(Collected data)
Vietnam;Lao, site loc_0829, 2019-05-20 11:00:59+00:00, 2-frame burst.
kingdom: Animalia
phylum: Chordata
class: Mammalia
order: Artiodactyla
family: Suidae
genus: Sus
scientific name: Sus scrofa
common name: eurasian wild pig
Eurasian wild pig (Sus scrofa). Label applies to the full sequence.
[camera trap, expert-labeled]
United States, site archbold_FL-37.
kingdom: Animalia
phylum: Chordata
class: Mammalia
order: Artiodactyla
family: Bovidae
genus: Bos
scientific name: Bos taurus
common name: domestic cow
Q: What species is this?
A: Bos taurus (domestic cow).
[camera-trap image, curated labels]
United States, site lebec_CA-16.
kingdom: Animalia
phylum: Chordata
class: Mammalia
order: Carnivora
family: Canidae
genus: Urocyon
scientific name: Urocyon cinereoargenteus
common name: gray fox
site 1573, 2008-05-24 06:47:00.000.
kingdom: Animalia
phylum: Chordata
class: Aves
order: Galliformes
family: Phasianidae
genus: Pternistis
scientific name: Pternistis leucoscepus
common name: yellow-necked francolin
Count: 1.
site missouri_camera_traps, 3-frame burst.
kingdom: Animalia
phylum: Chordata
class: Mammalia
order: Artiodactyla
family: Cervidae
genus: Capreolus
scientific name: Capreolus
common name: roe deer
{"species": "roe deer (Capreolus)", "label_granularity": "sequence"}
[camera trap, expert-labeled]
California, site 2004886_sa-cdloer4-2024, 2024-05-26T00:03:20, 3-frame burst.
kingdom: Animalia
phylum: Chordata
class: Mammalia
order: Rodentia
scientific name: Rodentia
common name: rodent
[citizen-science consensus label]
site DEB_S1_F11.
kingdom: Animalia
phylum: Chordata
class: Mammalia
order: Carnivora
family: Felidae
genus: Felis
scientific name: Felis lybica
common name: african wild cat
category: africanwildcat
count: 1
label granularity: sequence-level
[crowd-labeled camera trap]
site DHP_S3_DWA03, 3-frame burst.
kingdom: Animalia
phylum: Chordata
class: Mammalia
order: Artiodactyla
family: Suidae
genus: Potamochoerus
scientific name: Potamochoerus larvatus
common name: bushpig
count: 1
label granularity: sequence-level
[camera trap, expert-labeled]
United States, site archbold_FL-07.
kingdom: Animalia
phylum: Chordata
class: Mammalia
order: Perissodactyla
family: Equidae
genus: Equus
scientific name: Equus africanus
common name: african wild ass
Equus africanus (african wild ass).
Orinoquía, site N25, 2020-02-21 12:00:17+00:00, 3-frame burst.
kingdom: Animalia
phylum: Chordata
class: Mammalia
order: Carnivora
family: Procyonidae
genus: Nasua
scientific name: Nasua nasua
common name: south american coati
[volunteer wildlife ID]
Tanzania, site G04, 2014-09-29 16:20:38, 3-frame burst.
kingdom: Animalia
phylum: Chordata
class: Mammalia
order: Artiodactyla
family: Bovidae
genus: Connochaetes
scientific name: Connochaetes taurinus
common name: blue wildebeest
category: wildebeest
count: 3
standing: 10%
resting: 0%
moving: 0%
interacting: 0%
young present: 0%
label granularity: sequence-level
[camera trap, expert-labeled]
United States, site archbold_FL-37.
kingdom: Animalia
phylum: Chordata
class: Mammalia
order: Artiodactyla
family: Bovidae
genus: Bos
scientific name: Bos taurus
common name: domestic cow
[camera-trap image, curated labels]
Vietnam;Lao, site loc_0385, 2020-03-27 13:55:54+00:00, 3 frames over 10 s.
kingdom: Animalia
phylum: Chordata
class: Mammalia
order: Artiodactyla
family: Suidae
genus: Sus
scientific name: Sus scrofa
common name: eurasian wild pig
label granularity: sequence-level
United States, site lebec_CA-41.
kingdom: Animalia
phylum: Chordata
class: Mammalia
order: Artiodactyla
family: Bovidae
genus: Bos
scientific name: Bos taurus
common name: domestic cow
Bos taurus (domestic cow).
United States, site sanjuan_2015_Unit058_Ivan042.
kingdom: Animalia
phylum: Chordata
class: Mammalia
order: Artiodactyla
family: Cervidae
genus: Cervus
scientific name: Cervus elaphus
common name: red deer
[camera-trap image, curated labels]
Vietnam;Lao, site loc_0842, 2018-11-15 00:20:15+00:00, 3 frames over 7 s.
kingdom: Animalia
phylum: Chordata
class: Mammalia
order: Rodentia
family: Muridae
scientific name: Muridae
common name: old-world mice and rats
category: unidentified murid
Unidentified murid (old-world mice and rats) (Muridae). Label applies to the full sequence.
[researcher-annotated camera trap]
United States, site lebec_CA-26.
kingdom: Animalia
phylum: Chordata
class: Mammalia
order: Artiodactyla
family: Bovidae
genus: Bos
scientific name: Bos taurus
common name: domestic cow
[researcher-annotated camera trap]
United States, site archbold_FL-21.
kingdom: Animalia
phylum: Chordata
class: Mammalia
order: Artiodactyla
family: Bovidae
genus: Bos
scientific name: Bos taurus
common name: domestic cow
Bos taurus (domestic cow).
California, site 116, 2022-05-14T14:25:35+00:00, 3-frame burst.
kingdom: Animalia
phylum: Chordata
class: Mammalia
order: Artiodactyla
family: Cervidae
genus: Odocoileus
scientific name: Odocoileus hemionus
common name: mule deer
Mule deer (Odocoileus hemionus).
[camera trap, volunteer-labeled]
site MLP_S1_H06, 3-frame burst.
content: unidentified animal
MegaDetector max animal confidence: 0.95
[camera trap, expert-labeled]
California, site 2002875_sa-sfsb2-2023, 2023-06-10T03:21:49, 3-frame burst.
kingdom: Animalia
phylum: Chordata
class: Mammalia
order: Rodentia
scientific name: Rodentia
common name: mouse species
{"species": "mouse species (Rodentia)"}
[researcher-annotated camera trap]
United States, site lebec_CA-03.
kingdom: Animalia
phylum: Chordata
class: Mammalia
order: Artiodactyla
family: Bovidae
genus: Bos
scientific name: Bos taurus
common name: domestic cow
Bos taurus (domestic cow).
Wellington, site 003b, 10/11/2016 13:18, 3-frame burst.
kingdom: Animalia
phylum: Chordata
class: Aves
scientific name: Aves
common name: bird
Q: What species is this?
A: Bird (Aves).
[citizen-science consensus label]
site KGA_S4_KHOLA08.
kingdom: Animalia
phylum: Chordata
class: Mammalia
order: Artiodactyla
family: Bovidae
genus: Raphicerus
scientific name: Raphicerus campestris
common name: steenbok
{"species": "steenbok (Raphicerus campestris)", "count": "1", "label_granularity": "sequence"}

§ THE PROBLEM
Reproduce all of the entries word for word.

§ TASK RESPONSE
Vietnam;Lao, site loc_0829, 2019-05-20 11:00:59+00:00, 2-frame burst.
kingdom: Animalia
phylum: Chordata
class: Mammalia
order: Artiodactyla
family: Suidae
genus: Sus
scientific name: Sus scrofa
common name: eurasian wild pig
Eurasian wild pig (Sus scrofa). Label applies to the full sequence.
[camera trap, expert-labeled]
United States, site archbold_FL-37.
kingdom: Animalia
phylum: Chordata
class: Mammalia
order: Artiodactyla
family: Bovidae
genus: Bos
scientific name: Bos taurus
common name: domestic cow
Q: What species is this?
A: Bos taurus (domestic cow).
[camera-trap image, curated labels]
United States, site lebec_CA-16.
kingdom: Animalia
phylum: Chordata
class: Mammalia
order: Carnivora
family: Canidae
genus: Urocyon
scientific name: Urocyon cinereoargenteus
common name: gray fox
site 1573, 2008-05-24 06:47:00.000.
kingdom: Animalia
phylum: Chordata
class: Aves
order: Galliformes
family: Phasianidae
genus: Pternistis
scientific name: Pternistis leucoscepus
common name: yellow-necked francolin
Count: 1.
site missouri_camera_traps, 3-frame burst.
kingdom: Animalia
phylum: Chordata
class: Mammalia
order: Artiodactyla
family: Cervidae
genus: Capreolus
scientific name: Capreolus
common name: roe deer
{"species": "roe deer (Capreolus)", "label_granularity": "sequence"}
[camera trap, expert-labeled]
California, site 2004886_sa-cdloer4-2024, 2024-05-26T00:03:20, 3-frame burst.
kingdom: Animalia
phylum: Chordata
class: Mammalia
order: Rodentia
scientific name: Rodentia
common name: rodent
[citizen-science consensus label]
site DEB_S1_F11.
kingdom: Animalia
phylum: Chordata
class: Mammalia
order: Carnivora
family: Felidae
genus: Felis
scientific name: Felis lybica
common name: african wild cat
category: africanwildcat
count: 1
label granularity: sequence-level
[crowd-labeled camera trap]
site DHP_S3_DWA03, 3-frame burst.
kingdom: Animalia
phylum: Chordata
class: Mammalia
order: Artiodactyla
family: Suidae
genus: Potamochoerus
scientific name: Potamochoerus larvatus
common name: bushpig
count: 1
label granularity: sequence-level
[camera trap, expert-labeled]
United States, site archbold_FL-07.
kingdom: Animalia
phylum: Chordata
class: Mammalia
order: Perissodactyla
family: Equidae
genus: Equus
scientific name: Equus africanus
common name: african wild ass
Equus africanus (african wild ass).
Orinoquía, site N25, 2020-02-21 12:00:17+00:00, 3-frame burst.
kingdom: Animalia
phylum: Chordata
class: Mammalia
order: Carnivora
family: Procyonidae
genus: Nasua
scientific name: Nasua nasua
common name: south american coati
[volunteer wildlife ID]
Tanzania, site G04, 2014-09-29 16:20:38, 3-frame burst.
kingdom: Animalia
phylum: Chordata
class: Mammalia
order: Artiodactyla
family: Bovidae
genus: Connochaetes
scientific name: Connochaetes taurinus
common name: blue wildebeest
category: wildebeest
count: 3
standing: 10%
resting: 0%
moving: 0%
interacting: 0%
young present: 0%
label granularity: sequence-level
[camera trap, expert-labeled]
United States, site archbold_FL-37.
kingdom: Animalia
phylum: Chordata
class: Mammalia
order: Artiodactyla
family: Bovidae
genus: Bos
scientific name: Bos taurus
common name: domestic cow
[camera-trap image, curated labels]
Vietnam;Lao, site loc_0385, 2020-03-27 13:55:54+00:00, 3 frames over 10 s.
kingdom: Animalia
phylum: Chordata
class: Mammalia
order: Artiodactyla
family: Suidae
genus: Sus
scientific name: Sus scrofa
common name: eurasian wild pig
label granularity: sequence-level
United States, site lebec_CA-41.
kingdom: Animalia
phylum: Chordata
class: Mammalia
order: Artiodactyla
family: Bovidae
genus: Bos
scientific name: Bos taurus
common name: domestic cow
Bos taurus (domestic cow).
United States, site sanjuan_2015_Unit058_Ivan042.
kingdom: Animalia
phylum: Chordata
class: Mammalia
order: Artiodactyla
family: Cervidae
genus: Cervus
scientific name: Cervus elaphus
common name: red deer
[camera-trap image, curated labels]
Vietnam;Lao, site loc_0842, 2018-11-15 00:20:15+00:00, 3 frames over 7 s.
kingdom: Animalia
phylum: Chordata
class: Mammalia
order: Rodentia
family: Muridae
scientific name: Muridae
common name: old-world mice and rats
category: unidentified murid
Unidentified murid (old-world mice and rats) (Muridae). Label applies to the full sequence.
[researcher-annotated camera trap]
United States, site lebec_CA-26.
kingdom: Animalia
phylum: Chordata
class: Mammalia
order: Artiodactyla
family: Bovidae
genus: Bos
scientific name: Bos taurus
common name: domestic cow
[researcher-annotated camera trap]
United States, site archbold_FL-21.
kingdom: Animalia
phylum: Chordata
class: Mammalia
order: Artiodactyla
family: Bovidae
genus: Bos
scientific name: Bos taurus
common name: domestic cow
Bos taurus (domestic cow).
California, site 116, 2022-05-14T14:25:35+00:00, 3-frame burst.
kingdom: Animalia
phylum: Chordata
class: Mammalia
order: Artiodactyla
family: Cervidae
genus: Odocoileus
scientific name: Odocoileus hemionus
common name: mule deer
Mule deer (Odocoileus hemionus).
[camera trap, volunteer-labeled]
site MLP_S1_H06, 3-frame burst.
content: unidentified animal
MegaDetector max animal confidence: 0.95
[camera trap, expert-labeled]
California, site 2002875_sa-sfsb2-2023, 2023-06-10T03:21:49, 3-frame burst.
kingdom: Animalia
phylum: Chordata
class: Mammalia
order: Rodentia
scientific name: Rodentia
common name: mouse species
{"species": "mouse species (Rodentia)"}
[researcher-annotated camera trap]
United States, site lebec_CA-03.
kingdom: Animalia
phylum: Chordata
class: Mammalia
order: Artiodactyla
family: Bovidae
genus: Bos
scientific name: Bos taurus
common name: domestic cow
Bos taurus (domestic cow).
Wellington, site 003b, 10/11/2016 13:18, 3-frame burst.
kingdom: Animalia
phylum: Chordata
class: Aves
scientific name: Aves
common name: bird
Q: What species is this?
A: Bird (Aves).
[citizen-science consensus label]
site KGA_S4_KHOLA08.
kingdom: Animalia
phylum: Chordata
class: Mammalia
order: Artiodactyla
family: Bovidae
genus: Raphicerus
scientific name: Raphicerus campestris
common name: steenbok
{"species": "steenbok (Raphicerus campestris)", "count": "1", "label_granularity": "sequence"}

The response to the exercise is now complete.